YOUR TASK: Repeat, line for line, the entries printed below.

Short web captions:
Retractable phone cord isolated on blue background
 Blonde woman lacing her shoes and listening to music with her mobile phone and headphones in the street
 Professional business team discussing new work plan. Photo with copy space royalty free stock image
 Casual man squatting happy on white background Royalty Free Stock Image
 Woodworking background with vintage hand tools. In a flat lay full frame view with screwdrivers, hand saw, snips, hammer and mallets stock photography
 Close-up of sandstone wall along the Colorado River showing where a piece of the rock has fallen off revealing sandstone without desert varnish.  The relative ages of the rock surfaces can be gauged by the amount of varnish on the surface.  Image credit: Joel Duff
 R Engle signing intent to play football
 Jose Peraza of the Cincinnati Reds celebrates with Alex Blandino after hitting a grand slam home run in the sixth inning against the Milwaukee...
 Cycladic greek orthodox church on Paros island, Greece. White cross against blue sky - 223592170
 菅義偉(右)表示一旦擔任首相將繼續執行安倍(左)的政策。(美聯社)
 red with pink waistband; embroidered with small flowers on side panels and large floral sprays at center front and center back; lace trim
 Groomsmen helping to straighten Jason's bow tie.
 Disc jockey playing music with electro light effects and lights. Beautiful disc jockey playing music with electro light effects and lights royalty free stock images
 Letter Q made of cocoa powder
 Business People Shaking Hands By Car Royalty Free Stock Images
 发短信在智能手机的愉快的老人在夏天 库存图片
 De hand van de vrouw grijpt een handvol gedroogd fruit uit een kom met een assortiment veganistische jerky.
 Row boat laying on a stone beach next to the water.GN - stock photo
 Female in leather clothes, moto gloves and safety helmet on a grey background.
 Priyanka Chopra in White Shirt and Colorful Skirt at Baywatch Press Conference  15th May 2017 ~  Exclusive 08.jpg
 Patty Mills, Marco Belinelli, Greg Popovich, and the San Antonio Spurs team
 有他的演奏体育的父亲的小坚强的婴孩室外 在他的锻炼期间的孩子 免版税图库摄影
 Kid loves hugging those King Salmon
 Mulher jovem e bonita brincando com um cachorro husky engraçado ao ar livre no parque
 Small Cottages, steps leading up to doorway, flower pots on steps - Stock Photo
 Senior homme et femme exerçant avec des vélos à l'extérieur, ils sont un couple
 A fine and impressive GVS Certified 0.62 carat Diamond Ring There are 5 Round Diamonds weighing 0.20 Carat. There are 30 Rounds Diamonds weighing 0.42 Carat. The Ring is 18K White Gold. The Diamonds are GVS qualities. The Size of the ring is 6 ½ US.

EXERCISE RESULT:
Retractable phone cord isolated on blue background
 Blonde woman lacing her shoes and listening to music with her mobile phone and headphones in the street
 Professional business team discussing new work plan. Photo with copy space royalty free stock image
 Casual man squatting happy on white background Royalty Free Stock Image
 Woodworking background with vintage hand tools. In a flat lay full frame view with screwdrivers, hand saw, snips, hammer and mallets stock photography
 Close-up of sandstone wall along the Colorado River showing where a piece of the rock has fallen off revealing sandstone without desert varnish.  The relative ages of the rock surfaces can be gauged by the amount of varnish on the surface.  Image credit: Joel Duff
 R Engle signing intent to play football
 Jose Peraza of the Cincinnati Reds celebrates with Alex Blandino after hitting a grand slam home run in the sixth inning against the Milwaukee...
 Cycladic greek orthodox church on Paros island, Greece. White cross against blue sky - 223592170
 菅義偉(右)表示一旦擔任首相將繼續執行安倍(左)的政策。(美聯社)
 red with pink waistband; embroidered with small flowers on side panels and large floral sprays at center front and center back; lace trim
 Groomsmen helping to straighten Jason's bow tie.
 Disc jockey playing music with electro light effects and lights. Beautiful disc jockey playing music with electro light effects and lights royalty free stock images
 Letter Q made of cocoa powder
 Business People Shaking Hands By Car Royalty Free Stock Images
 发短信在智能手机的愉快的老人在夏天 库存图片
 De hand van de vrouw grijpt een handvol gedroogd fruit uit een kom met een assortiment veganistische jerky.
 Row boat laying on a stone beach next to the water.GN - stock photo
 Female in leather clothes, moto gloves and safety helmet on a grey background.
 Priyanka Chopra in White Shirt and Colorful Skirt at Baywatch Press Conference  15th May 2017 ~  Exclusive 08.jpg
 Patty Mills, Marco Belinelli, Greg Popovich, and the San Antonio Spurs team
 有他的演奏体育的父亲的小坚强的婴孩室外 在他的锻炼期间的孩子 免版税图库摄影
 Kid loves hugging those King Salmon
 Mulher jovem e bonita brincando com um cachorro husky engraçado ao ar livre no parque
 Small Cottages, steps leading up to doorway, flower pots on steps - Stock Photo
 Senior homme et femme exerçant avec des vélos à l'extérieur, ils sont un couple
 A fine and impressive GVS Certified 0.62 carat Diamond Ring There are 5 Round Diamonds weighing 0.20 Carat. There are 30 Rounds Diamonds weighing 0.42 Carat. The Ring is 18K White Gold. The Diamonds are GVS qualities. The Size of the ring is 6 ½ US.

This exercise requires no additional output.